When we teach theosophy classes out of our home, we have no
trouble at all making theosophy acceptable to our students, and
they have no problem accepting Blavatsky. On the other hand, we
don't teach "neo-theosophy" because we don't believe in it, but
also because the people we get are simply too educated to accept
those teachings. But even more importantly, we don't associate
ourselves with present day neo-theosophy which is (I think
rightfully) considered a cult.

>Also, in what ways do you think theosophy would be different if
>Judge would have succeeded HPB?

 Personally, I don't believe in spiritual successorship, so
the question has no meaning to me. But if you were to ask what
would be different if Judge would have lived, was not discredited
and pushed out of the Society by Besant and Olcott, and followed
Olcott as President of the TS, I think things would have been
vastly different.
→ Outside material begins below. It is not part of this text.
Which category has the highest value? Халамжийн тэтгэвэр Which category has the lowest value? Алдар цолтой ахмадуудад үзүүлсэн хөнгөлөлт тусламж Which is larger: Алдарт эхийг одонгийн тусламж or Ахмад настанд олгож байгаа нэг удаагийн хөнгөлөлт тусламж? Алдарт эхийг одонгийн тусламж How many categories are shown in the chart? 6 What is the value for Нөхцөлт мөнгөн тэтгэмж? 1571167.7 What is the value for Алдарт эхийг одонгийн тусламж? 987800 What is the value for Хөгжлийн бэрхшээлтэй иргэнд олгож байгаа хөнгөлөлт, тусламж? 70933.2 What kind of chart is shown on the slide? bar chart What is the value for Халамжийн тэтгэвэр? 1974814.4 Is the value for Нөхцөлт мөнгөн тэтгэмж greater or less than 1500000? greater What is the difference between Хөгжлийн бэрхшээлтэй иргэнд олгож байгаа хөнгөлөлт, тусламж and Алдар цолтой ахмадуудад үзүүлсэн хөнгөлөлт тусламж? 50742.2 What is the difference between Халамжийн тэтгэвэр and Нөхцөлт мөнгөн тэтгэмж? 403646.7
First; the TS would not have split in half in
1895, and perhaps it would not have continued to split into
warring factions. I would not have been campaigning for
networking across the Movement for over ten years, and Wheaton
finally sending greetings to ULT, Pasadena and Halcyon in 1995
would not have been a significant event. Secondly; the TS would
more likely have stayed on the original lines as outlined by HPB
and the Masters. Thirdly; we would not have had the crises of
1930, and fourthly; the Theosophical Society would not be
regarded by the public as a cult as it is today.

>And finally, what would you do if another group of theosophists,
>who did not agree with your ideas, formed a rival organization?

 Welcome and embrace them as Judge tried to do with Adyar.